You gotta love the downvotes, with no actual argument against it. Heck, I'd even love a post to show that I'm violating some HN ettiquette (maybe there's ettiquette on HN now that its frowned upon trying to use data to back up your claims?). I suspect this has more to do with ideology/fanboyism than actual content, but I'd love to be proven wrong.
From your first post: There's no reason why Android shouldn't have built up similar IP protection in this time. This is why I say whoever ran their IP strategy should be shown the door. This is a firing offense to find yourself in a position where the only way to protect yourself is not to assert your own IP, but to have to resort to buying IP you didn't create.
This is one of the many things that I (and probably many others) find fundamentally broken with the patent system. If I'm creating my own mobile operating system from the ground up, I shouldn't have to patent anything if I don't want to. Actual innovation comes in the form of lines of code, not numbers of patents. "IP" as you put it is orthogonal to the actual productive work of a company.

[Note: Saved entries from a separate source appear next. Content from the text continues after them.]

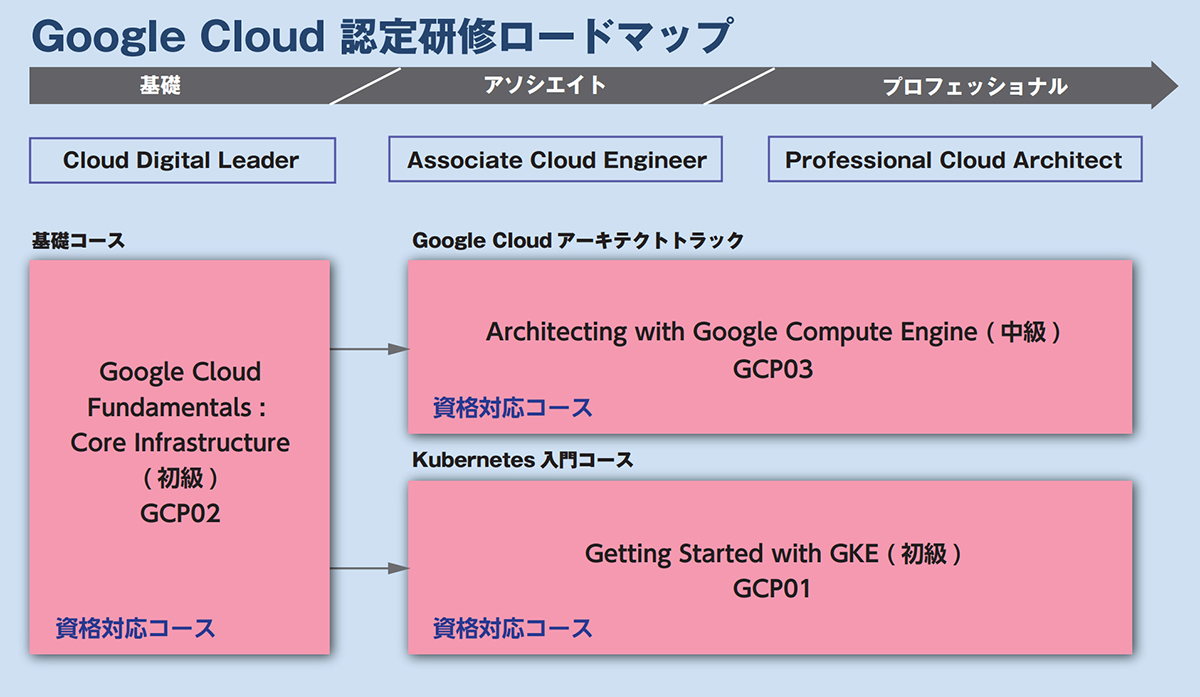 Google Cloud 認定研修ロードマップ

基礎

アソシエイト

プロフェッショナル

Cloud Digital Leader

Associate Cloud Engineer

Professional Cloud Architect

基礎コース

Google Cloud Fundamentals : Core Infrastructure ( 初級 ) GCP02

資格対応コース

Google Cloud アーキテクトトラック

Architecting with Google Compute Engine ( 中級 ) GCP03

資格対応コース

Kubernetes 入門コース

Getting Started with GKE ( 初級 ) GCP01

資格対応コース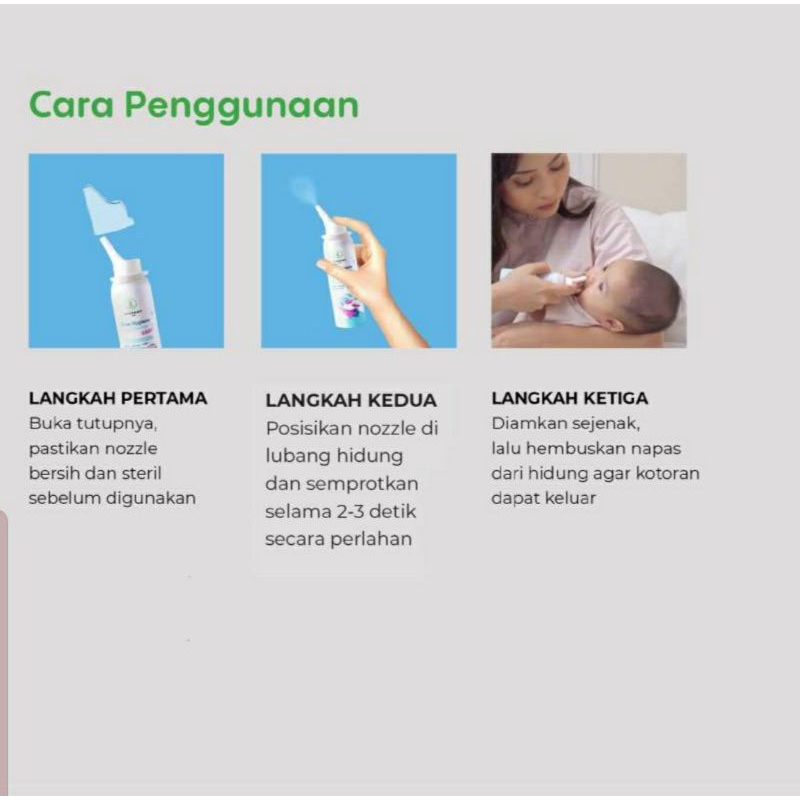 Cara Penggunaan

LANGKAH PERTAMA
Buka tutupnya, pastikan nozzle bersih dan steril sebelum digunakan

LANGKAH KEDUA
Posisikan nozzle di lubang hidung dan semprotkan selama 2-3 detik secara perlahan

LANGKAH KETIGA
Diamkan sejenak, lalu hembuskan napas dari hidung agar kotoran dapat keluar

Patents, in my view, should be used strictly to prevent a competitor from producing a direct ripoff of a highly specific invention.
You don't seem to understand. Apple is, by definition, a patent troll. Therefore, whatever it is that they are doing is, by definition, patent trolling. Hope that clears things up.
I would have thought "patent troll" typically describes patent owners who produce no actual products, and only hold patents with the intention of extracting money from others. Apple clearly does produce actual products.